• _WRITTEN PROBLEM_: In everything from the line containing "this 1200×683 image." down to the line containing "damaged toyota fj cruiser [60, 53, 580, 412]", switch "defective" to "faulty" and leave all else unchanged. Return only those lines.

___ RAW RECORDS

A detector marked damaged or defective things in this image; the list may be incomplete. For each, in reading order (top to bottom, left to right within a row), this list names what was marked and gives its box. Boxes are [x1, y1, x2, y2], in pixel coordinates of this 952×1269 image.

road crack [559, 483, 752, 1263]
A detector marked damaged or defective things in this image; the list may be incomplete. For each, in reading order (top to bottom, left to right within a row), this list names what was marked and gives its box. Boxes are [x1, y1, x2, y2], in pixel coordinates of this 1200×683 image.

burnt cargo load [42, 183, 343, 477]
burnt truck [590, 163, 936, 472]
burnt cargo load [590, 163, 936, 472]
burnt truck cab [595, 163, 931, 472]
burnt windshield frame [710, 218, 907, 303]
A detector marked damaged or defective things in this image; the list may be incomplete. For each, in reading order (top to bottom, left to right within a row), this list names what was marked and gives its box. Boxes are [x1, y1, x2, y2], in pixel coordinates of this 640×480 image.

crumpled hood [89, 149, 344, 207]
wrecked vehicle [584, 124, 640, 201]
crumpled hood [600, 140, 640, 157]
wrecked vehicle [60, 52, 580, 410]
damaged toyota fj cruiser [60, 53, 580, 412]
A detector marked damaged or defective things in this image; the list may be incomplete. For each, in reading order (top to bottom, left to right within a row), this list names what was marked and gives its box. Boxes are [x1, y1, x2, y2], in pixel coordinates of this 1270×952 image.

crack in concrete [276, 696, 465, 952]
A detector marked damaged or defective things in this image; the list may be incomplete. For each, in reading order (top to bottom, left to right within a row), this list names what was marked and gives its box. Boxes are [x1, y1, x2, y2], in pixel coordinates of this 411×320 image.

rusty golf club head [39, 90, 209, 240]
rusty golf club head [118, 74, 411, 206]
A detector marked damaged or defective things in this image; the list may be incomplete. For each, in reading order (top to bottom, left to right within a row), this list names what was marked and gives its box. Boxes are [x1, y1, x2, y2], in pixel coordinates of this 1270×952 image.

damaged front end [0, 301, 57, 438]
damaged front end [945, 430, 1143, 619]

______

• _THE OUTPUT_:
A detector marked damaged or faulty things in this image; the list may be incomplete. For each, in reading order (top to bottom, left to right within a row), this list names what was marked and gives its box. Boxes are [x1, y1, x2, y2], in pixel coordinates of this 1200×683 image.

burnt cargo load [42, 183, 343, 477]
burnt truck [590, 163, 936, 472]
burnt cargo load [590, 163, 936, 472]
burnt truck cab [595, 163, 931, 472]
burnt windshield frame [710, 218, 907, 303]
A detector marked damaged or faulty things in this image; the list may be incomplete. For each, in reading order (top to bottom, left to right within a row), this list names what was marked and gives its box. Boxes are [x1, y1, x2, y2], in pixel coordinates of this 640×480 image.

crumpled hood [89, 149, 344, 207]
wrecked vehicle [584, 124, 640, 201]
crumpled hood [600, 140, 640, 157]
wrecked vehicle [60, 52, 580, 410]
damaged toyota fj cruiser [60, 53, 580, 412]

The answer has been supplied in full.